The Manufacturers Contest Association (MCA) urged AAA to organize racing so American manufacturers could race mostly stock configuration cars and ban the pure race cars being imported from Europe. The stock car style rules continued until 1916, when the Contest Board relaxed the rules allowing purpose built machines back into competition ahead of its next officially recognized championship season in 1916. Although AAA did not award national champions during 1906 through 1915, the American automobile journal Motor Age published who they regarded the most outstanding American driver during the years of 1909-1915. These picks have become de facto national champions of the day.

During World War I, AAA suspended the national championship and almost stopped sanctioning races as a whole. This time also saw the demise of the American Grand Prize and the ACA totally folded during the war. American manufacturers saw the absence of European racers, and the relaxed rules due to no national level sanctioning as a chance for the U.S. to catch up to the European racers who had dominated racing internationally up until that point. The Contest Board picked up the pieces and regularly held national championships from 1920 until the outbreak of World War II in 1941.

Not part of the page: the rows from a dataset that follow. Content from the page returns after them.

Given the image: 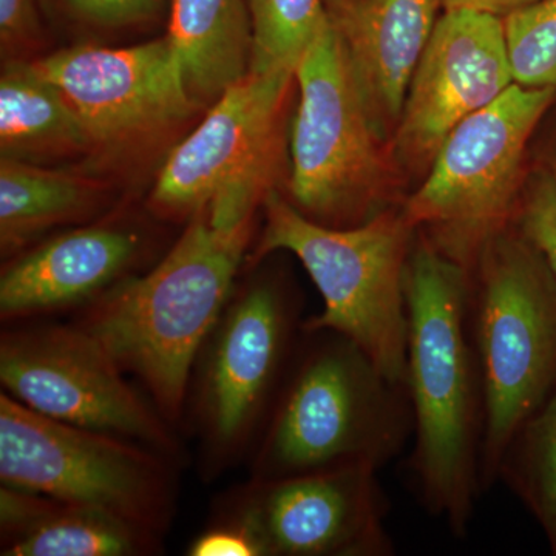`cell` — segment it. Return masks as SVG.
Returning a JSON list of instances; mask_svg holds the SVG:
<instances>
[{
  "label": "cell",
  "mask_w": 556,
  "mask_h": 556,
  "mask_svg": "<svg viewBox=\"0 0 556 556\" xmlns=\"http://www.w3.org/2000/svg\"><path fill=\"white\" fill-rule=\"evenodd\" d=\"M468 273L416 233L409 254L407 387L415 445L408 457L420 506L467 536L482 495L484 404L467 324Z\"/></svg>",
  "instance_id": "1"
},
{
  "label": "cell",
  "mask_w": 556,
  "mask_h": 556,
  "mask_svg": "<svg viewBox=\"0 0 556 556\" xmlns=\"http://www.w3.org/2000/svg\"><path fill=\"white\" fill-rule=\"evenodd\" d=\"M254 233L255 225L223 228L200 212L155 265L70 316L175 428L185 420L200 348L232 294Z\"/></svg>",
  "instance_id": "2"
},
{
  "label": "cell",
  "mask_w": 556,
  "mask_h": 556,
  "mask_svg": "<svg viewBox=\"0 0 556 556\" xmlns=\"http://www.w3.org/2000/svg\"><path fill=\"white\" fill-rule=\"evenodd\" d=\"M407 387L383 375L353 340L305 329L249 456L254 481L367 467L380 470L413 438Z\"/></svg>",
  "instance_id": "3"
},
{
  "label": "cell",
  "mask_w": 556,
  "mask_h": 556,
  "mask_svg": "<svg viewBox=\"0 0 556 556\" xmlns=\"http://www.w3.org/2000/svg\"><path fill=\"white\" fill-rule=\"evenodd\" d=\"M467 324L484 404L479 479L486 493L510 439L556 393V281L511 225L468 269Z\"/></svg>",
  "instance_id": "4"
},
{
  "label": "cell",
  "mask_w": 556,
  "mask_h": 556,
  "mask_svg": "<svg viewBox=\"0 0 556 556\" xmlns=\"http://www.w3.org/2000/svg\"><path fill=\"white\" fill-rule=\"evenodd\" d=\"M263 228L247 265L294 255L316 285L324 309L305 329H332L353 340L380 371L405 386L408 314L405 277L417 230L399 207L354 228H328L300 214L281 190L263 204Z\"/></svg>",
  "instance_id": "5"
},
{
  "label": "cell",
  "mask_w": 556,
  "mask_h": 556,
  "mask_svg": "<svg viewBox=\"0 0 556 556\" xmlns=\"http://www.w3.org/2000/svg\"><path fill=\"white\" fill-rule=\"evenodd\" d=\"M302 302L270 273L237 280L190 376L186 416L204 481L248 460L303 338Z\"/></svg>",
  "instance_id": "6"
},
{
  "label": "cell",
  "mask_w": 556,
  "mask_h": 556,
  "mask_svg": "<svg viewBox=\"0 0 556 556\" xmlns=\"http://www.w3.org/2000/svg\"><path fill=\"white\" fill-rule=\"evenodd\" d=\"M287 200L328 228H354L394 206L390 144L375 129L342 43L324 22L294 72Z\"/></svg>",
  "instance_id": "7"
},
{
  "label": "cell",
  "mask_w": 556,
  "mask_h": 556,
  "mask_svg": "<svg viewBox=\"0 0 556 556\" xmlns=\"http://www.w3.org/2000/svg\"><path fill=\"white\" fill-rule=\"evenodd\" d=\"M555 104L556 87L511 84L448 135L402 203L409 225L467 273L486 241L514 222L530 142Z\"/></svg>",
  "instance_id": "8"
},
{
  "label": "cell",
  "mask_w": 556,
  "mask_h": 556,
  "mask_svg": "<svg viewBox=\"0 0 556 556\" xmlns=\"http://www.w3.org/2000/svg\"><path fill=\"white\" fill-rule=\"evenodd\" d=\"M291 72H249L164 161L149 197L153 217L188 223L206 212L223 228L254 226L287 156Z\"/></svg>",
  "instance_id": "9"
},
{
  "label": "cell",
  "mask_w": 556,
  "mask_h": 556,
  "mask_svg": "<svg viewBox=\"0 0 556 556\" xmlns=\"http://www.w3.org/2000/svg\"><path fill=\"white\" fill-rule=\"evenodd\" d=\"M181 464L137 442L50 419L0 391V482L98 508L166 536Z\"/></svg>",
  "instance_id": "10"
},
{
  "label": "cell",
  "mask_w": 556,
  "mask_h": 556,
  "mask_svg": "<svg viewBox=\"0 0 556 556\" xmlns=\"http://www.w3.org/2000/svg\"><path fill=\"white\" fill-rule=\"evenodd\" d=\"M0 383L39 415L113 434L182 464L177 428L86 329L53 317L2 325Z\"/></svg>",
  "instance_id": "11"
},
{
  "label": "cell",
  "mask_w": 556,
  "mask_h": 556,
  "mask_svg": "<svg viewBox=\"0 0 556 556\" xmlns=\"http://www.w3.org/2000/svg\"><path fill=\"white\" fill-rule=\"evenodd\" d=\"M367 467L254 481L219 500L214 518L239 526L258 556H391L390 503Z\"/></svg>",
  "instance_id": "12"
},
{
  "label": "cell",
  "mask_w": 556,
  "mask_h": 556,
  "mask_svg": "<svg viewBox=\"0 0 556 556\" xmlns=\"http://www.w3.org/2000/svg\"><path fill=\"white\" fill-rule=\"evenodd\" d=\"M31 62L75 110L90 155L146 148L201 110L167 36L119 49L72 47Z\"/></svg>",
  "instance_id": "13"
},
{
  "label": "cell",
  "mask_w": 556,
  "mask_h": 556,
  "mask_svg": "<svg viewBox=\"0 0 556 556\" xmlns=\"http://www.w3.org/2000/svg\"><path fill=\"white\" fill-rule=\"evenodd\" d=\"M511 84L503 20L473 10H445L417 64L391 137L396 167L428 170L448 135Z\"/></svg>",
  "instance_id": "14"
},
{
  "label": "cell",
  "mask_w": 556,
  "mask_h": 556,
  "mask_svg": "<svg viewBox=\"0 0 556 556\" xmlns=\"http://www.w3.org/2000/svg\"><path fill=\"white\" fill-rule=\"evenodd\" d=\"M153 239L123 215L64 229L5 260L0 273L2 325L87 308L124 281L146 273Z\"/></svg>",
  "instance_id": "15"
},
{
  "label": "cell",
  "mask_w": 556,
  "mask_h": 556,
  "mask_svg": "<svg viewBox=\"0 0 556 556\" xmlns=\"http://www.w3.org/2000/svg\"><path fill=\"white\" fill-rule=\"evenodd\" d=\"M438 0H325L375 129L390 144L437 25Z\"/></svg>",
  "instance_id": "16"
},
{
  "label": "cell",
  "mask_w": 556,
  "mask_h": 556,
  "mask_svg": "<svg viewBox=\"0 0 556 556\" xmlns=\"http://www.w3.org/2000/svg\"><path fill=\"white\" fill-rule=\"evenodd\" d=\"M163 540L98 508L0 486L2 556H153Z\"/></svg>",
  "instance_id": "17"
},
{
  "label": "cell",
  "mask_w": 556,
  "mask_h": 556,
  "mask_svg": "<svg viewBox=\"0 0 556 556\" xmlns=\"http://www.w3.org/2000/svg\"><path fill=\"white\" fill-rule=\"evenodd\" d=\"M108 207L97 179L30 161L0 159V254L14 257L64 228L100 219Z\"/></svg>",
  "instance_id": "18"
},
{
  "label": "cell",
  "mask_w": 556,
  "mask_h": 556,
  "mask_svg": "<svg viewBox=\"0 0 556 556\" xmlns=\"http://www.w3.org/2000/svg\"><path fill=\"white\" fill-rule=\"evenodd\" d=\"M166 36L200 109L211 108L251 68L249 0H172Z\"/></svg>",
  "instance_id": "19"
},
{
  "label": "cell",
  "mask_w": 556,
  "mask_h": 556,
  "mask_svg": "<svg viewBox=\"0 0 556 556\" xmlns=\"http://www.w3.org/2000/svg\"><path fill=\"white\" fill-rule=\"evenodd\" d=\"M90 153L75 110L31 61L3 62L0 75V159L39 161Z\"/></svg>",
  "instance_id": "20"
},
{
  "label": "cell",
  "mask_w": 556,
  "mask_h": 556,
  "mask_svg": "<svg viewBox=\"0 0 556 556\" xmlns=\"http://www.w3.org/2000/svg\"><path fill=\"white\" fill-rule=\"evenodd\" d=\"M497 482L532 515L556 556V393L508 442Z\"/></svg>",
  "instance_id": "21"
},
{
  "label": "cell",
  "mask_w": 556,
  "mask_h": 556,
  "mask_svg": "<svg viewBox=\"0 0 556 556\" xmlns=\"http://www.w3.org/2000/svg\"><path fill=\"white\" fill-rule=\"evenodd\" d=\"M252 56L249 72H295L327 21L325 0H249Z\"/></svg>",
  "instance_id": "22"
},
{
  "label": "cell",
  "mask_w": 556,
  "mask_h": 556,
  "mask_svg": "<svg viewBox=\"0 0 556 556\" xmlns=\"http://www.w3.org/2000/svg\"><path fill=\"white\" fill-rule=\"evenodd\" d=\"M515 83L556 87V0H538L503 17Z\"/></svg>",
  "instance_id": "23"
},
{
  "label": "cell",
  "mask_w": 556,
  "mask_h": 556,
  "mask_svg": "<svg viewBox=\"0 0 556 556\" xmlns=\"http://www.w3.org/2000/svg\"><path fill=\"white\" fill-rule=\"evenodd\" d=\"M511 226L540 252L556 281V181L546 164L530 167Z\"/></svg>",
  "instance_id": "24"
},
{
  "label": "cell",
  "mask_w": 556,
  "mask_h": 556,
  "mask_svg": "<svg viewBox=\"0 0 556 556\" xmlns=\"http://www.w3.org/2000/svg\"><path fill=\"white\" fill-rule=\"evenodd\" d=\"M164 0H47L62 16L83 27L115 30L141 24L159 13Z\"/></svg>",
  "instance_id": "25"
},
{
  "label": "cell",
  "mask_w": 556,
  "mask_h": 556,
  "mask_svg": "<svg viewBox=\"0 0 556 556\" xmlns=\"http://www.w3.org/2000/svg\"><path fill=\"white\" fill-rule=\"evenodd\" d=\"M40 22L36 0H0V47L7 61L38 42Z\"/></svg>",
  "instance_id": "26"
},
{
  "label": "cell",
  "mask_w": 556,
  "mask_h": 556,
  "mask_svg": "<svg viewBox=\"0 0 556 556\" xmlns=\"http://www.w3.org/2000/svg\"><path fill=\"white\" fill-rule=\"evenodd\" d=\"M189 556H258L254 541L239 526L214 518L211 525L190 541Z\"/></svg>",
  "instance_id": "27"
},
{
  "label": "cell",
  "mask_w": 556,
  "mask_h": 556,
  "mask_svg": "<svg viewBox=\"0 0 556 556\" xmlns=\"http://www.w3.org/2000/svg\"><path fill=\"white\" fill-rule=\"evenodd\" d=\"M444 10H473L479 13L493 14L503 17L532 5L538 0H441Z\"/></svg>",
  "instance_id": "28"
},
{
  "label": "cell",
  "mask_w": 556,
  "mask_h": 556,
  "mask_svg": "<svg viewBox=\"0 0 556 556\" xmlns=\"http://www.w3.org/2000/svg\"><path fill=\"white\" fill-rule=\"evenodd\" d=\"M544 164L551 169L552 174H554L556 181V141L554 148H552L551 152L546 156V160L543 161Z\"/></svg>",
  "instance_id": "29"
}]
</instances>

After World War I, the race car specifications for the national championship were mostly aligned with what the Indianapolis Motor Speedway wanted to run during its Memorial Day classic, and this still holds mostly true today. AAA, again, restarted the championship with the close of the war for the 1946 season and continued uninterrupted through 1955. After that season, AAA completely pulled out of auto racing, citing the Le Mans disaster and the death of Bill Vukovich at Indianapolis as contributing factors. The United States Auto Club filled the void left by AAA's departure. During the last half of the Racing Boards existence they sanctioned many forms of racing such as midgets, sprint cars, sports cars and stock cars as well as top level championship car racing.

Controversy

Between the years of 1902 and 1919, although AAA sanctioned many races, an official national championship was only awarded in 1905 and 1916. On two separate occasions, Contest Board record keepers changed the results of certain seasons, and calculated retrospective national championships for years in which one was not awarded. These actions have made it difficult to distinguish fact from fiction regarding AAA sanctioned national racing.

Retrospectively awarded champions

In 1927 Arthur Means, the Assistant Secretary of the AAA Contest Board, with the approval of Secretary Val Haresnape, retrospectively calculated championship results for major AAA-sanctioned races run between 1909 and 1915 and for 1917 to 1920. The pair also initially changed the 1920 championship winner to Tommy Milton, but by no later than 1929 had restored Gaston Chevrolet.

In 1951 Russ Catlin officially revised AAA records with results based on all AAA races from 1902 to 1919, and first published his list in the 1952 Indianapolis 500 program. Using his own devised system of awarding championship points, this had the effect of retroactively creating seven new champions and changing the 1909 champion from Bert Dingley to George Robertson and the 1920 champion from Gaston Chevrolet to Tommy Milton. IndyCar currently recognizes Russ Catlin's list from 1909-1919, but with Gaston Chevrolet as champion for 1920.

Each year from 1909 to 1915 and in 1919, the American automobile journal Motor Age selected a "driver of the year". Likewise, other contemporary publications such as The Horseless Age, MoToR, The New York Times, and Los Angeles Times made similar selections.

It should be noted that all retrospectively awarded championships named by Haresnape & Means and Catlin are unequivocally considered unofficial by accredited historians and statisticians. Furthermore, some consider them revisionist history, and discredit the entire effort made by both parties as illegitimate, unnecessary, fictional, and not consistent with contemporary accounts. These actions have made it difficult to distinguish fact from fiction regarding AAA sanctioned national racing in that proper handbooks and official statistical supplement still partially intermix the revisionist accounts with official record.

^A Harsnape and Means originally awarded the 1920 championship to Milton, but subsequently reverted to Chevrolet.